Justice Dehinde Dipeolu, in his ruling, upheld the arguments presented by GHL’s legal counsel, Abiodun Layonu, SAN. The court determined that the Mareva injunction was inconsistent with an earlier order given by Justice Ambrose Lewis-Allagoa in Suit No. 1953. Furthermore, the court found that First Bank of Nigeria and its investment subsidiary, FBNQUEST LTD, had failed to disclose the existence of this prior order when seeking the Mareva injunction, thereby misleading the court.
According to the ruling, the failure of First Bank to present full and accurate information amounted to a deliberate suppression of facts. The court strongly condemned this act and emphasized that such misrepresentation had unjustly led to the freezing of GHL’s accounts. Given the circumstances, Justice Dipeolu stated that the only appropriate course of action was to lift the asset freeze and restore GHL’s financial operations.
The case began when First Bank, through an ex-parte application, sought and obtained an order to freeze the assets and accounts of General Hydrocarbons Limited, along with 15 other entities. This move was made despite an existing judgment that should have prevented such an injunction from being issued.

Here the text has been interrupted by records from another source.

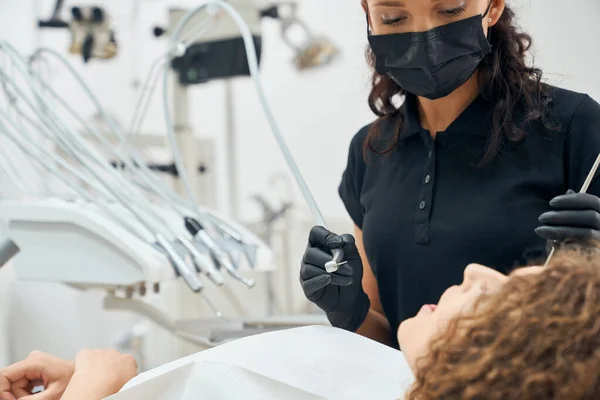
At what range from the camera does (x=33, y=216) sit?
1.45 meters

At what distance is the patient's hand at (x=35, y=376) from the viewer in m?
1.15

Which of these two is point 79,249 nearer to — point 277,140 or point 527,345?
point 277,140

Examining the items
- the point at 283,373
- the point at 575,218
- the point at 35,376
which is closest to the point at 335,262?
the point at 283,373

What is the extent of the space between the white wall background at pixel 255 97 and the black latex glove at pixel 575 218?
133 centimetres

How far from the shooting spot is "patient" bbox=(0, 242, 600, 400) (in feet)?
2.19

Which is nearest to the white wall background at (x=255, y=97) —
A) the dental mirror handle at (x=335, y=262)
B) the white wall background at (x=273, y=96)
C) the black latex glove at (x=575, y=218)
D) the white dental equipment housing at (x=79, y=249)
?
the white wall background at (x=273, y=96)

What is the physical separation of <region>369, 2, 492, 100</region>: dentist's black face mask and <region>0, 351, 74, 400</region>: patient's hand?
0.73 metres

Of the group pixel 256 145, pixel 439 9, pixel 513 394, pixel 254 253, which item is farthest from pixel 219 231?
pixel 256 145

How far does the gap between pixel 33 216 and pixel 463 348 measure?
101 centimetres

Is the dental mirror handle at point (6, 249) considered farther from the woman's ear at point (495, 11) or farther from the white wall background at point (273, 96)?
the white wall background at point (273, 96)

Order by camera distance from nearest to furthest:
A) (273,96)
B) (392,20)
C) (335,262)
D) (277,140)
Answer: (335,262)
(392,20)
(277,140)
(273,96)

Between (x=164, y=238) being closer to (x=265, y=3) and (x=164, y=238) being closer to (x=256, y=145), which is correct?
(x=265, y=3)

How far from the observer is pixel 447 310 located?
0.86 metres

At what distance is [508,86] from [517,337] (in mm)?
608
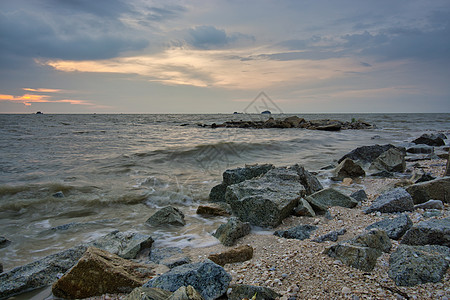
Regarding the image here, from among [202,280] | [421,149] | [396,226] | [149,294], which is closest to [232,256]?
[202,280]

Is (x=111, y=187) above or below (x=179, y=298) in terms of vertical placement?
below

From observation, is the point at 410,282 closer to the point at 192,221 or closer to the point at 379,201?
the point at 379,201

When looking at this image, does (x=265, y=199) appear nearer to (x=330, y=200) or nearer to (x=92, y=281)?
(x=330, y=200)

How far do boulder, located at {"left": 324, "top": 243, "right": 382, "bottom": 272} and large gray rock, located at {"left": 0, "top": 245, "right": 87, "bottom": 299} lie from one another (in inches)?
103

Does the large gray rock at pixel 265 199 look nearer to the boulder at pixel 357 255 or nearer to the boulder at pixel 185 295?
the boulder at pixel 357 255

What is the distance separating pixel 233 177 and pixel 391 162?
4448 mm

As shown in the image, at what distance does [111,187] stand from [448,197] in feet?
20.7

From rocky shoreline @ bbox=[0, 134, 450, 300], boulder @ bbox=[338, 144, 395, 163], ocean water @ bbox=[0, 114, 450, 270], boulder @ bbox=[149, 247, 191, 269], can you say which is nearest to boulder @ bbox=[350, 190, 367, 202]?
rocky shoreline @ bbox=[0, 134, 450, 300]

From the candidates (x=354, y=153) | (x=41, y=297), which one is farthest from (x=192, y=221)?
(x=354, y=153)

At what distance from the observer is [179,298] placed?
169 centimetres

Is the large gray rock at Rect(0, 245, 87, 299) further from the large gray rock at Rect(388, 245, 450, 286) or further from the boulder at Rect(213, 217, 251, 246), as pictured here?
the large gray rock at Rect(388, 245, 450, 286)

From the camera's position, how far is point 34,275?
2650 millimetres

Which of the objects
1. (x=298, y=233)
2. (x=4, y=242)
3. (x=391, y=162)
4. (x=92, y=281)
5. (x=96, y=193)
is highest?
(x=391, y=162)

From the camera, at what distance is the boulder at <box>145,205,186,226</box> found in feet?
14.0
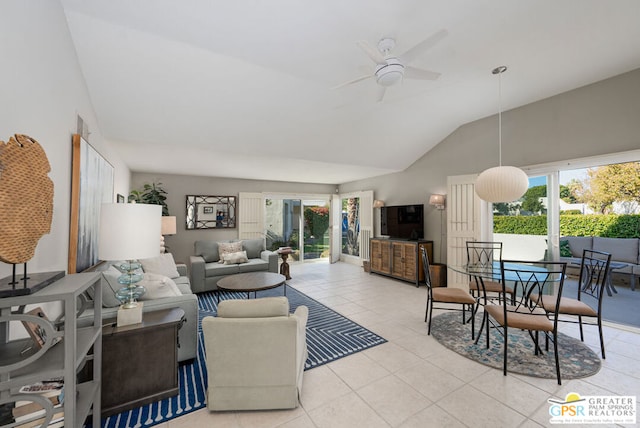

In response, GHL filed an appeal to have the order discharged, arguing that it was procured through fraudulent misrepresentation and the concealment of crucial material facts. The company contended that First Bank had acted in bad faith by withholding relevant legal information from the court, which ultimately resulted in an unjust ruling against them. The court, upon reviewing the arguments, agreed with GHL’s position and consequently set aside the asset freeze.
Beyond the legal win in Nigeria, GHL’s directors, who were adversely affected by the asset freeze, have initiated international legal proceedings against First Bank. They are collectively seeking $1 billion each in damages for defamation and wrongful freezing of their accounts.
Additionally, GHL is taking action against First Bank’s legal representatives, Babajide Koku, SAN, and Victor Ogude, SAN, by filing a formal complaint with the Legal Practitioners Privileges Committee. The company alleges that the lawyers engaged in unprofessional conduct by failing to provide complete and transparent information to the court while representing First Bank’s interests.
This ruling marks a significant victory for General Hydrocarbons Limited and underscores the importance of full disclosure in judicial proceedings. Legal experts note that the case serves as a crucial reminder that financial institutions must act with integrity and accountability when seeking court orders that can significantly impact businesses and individuals.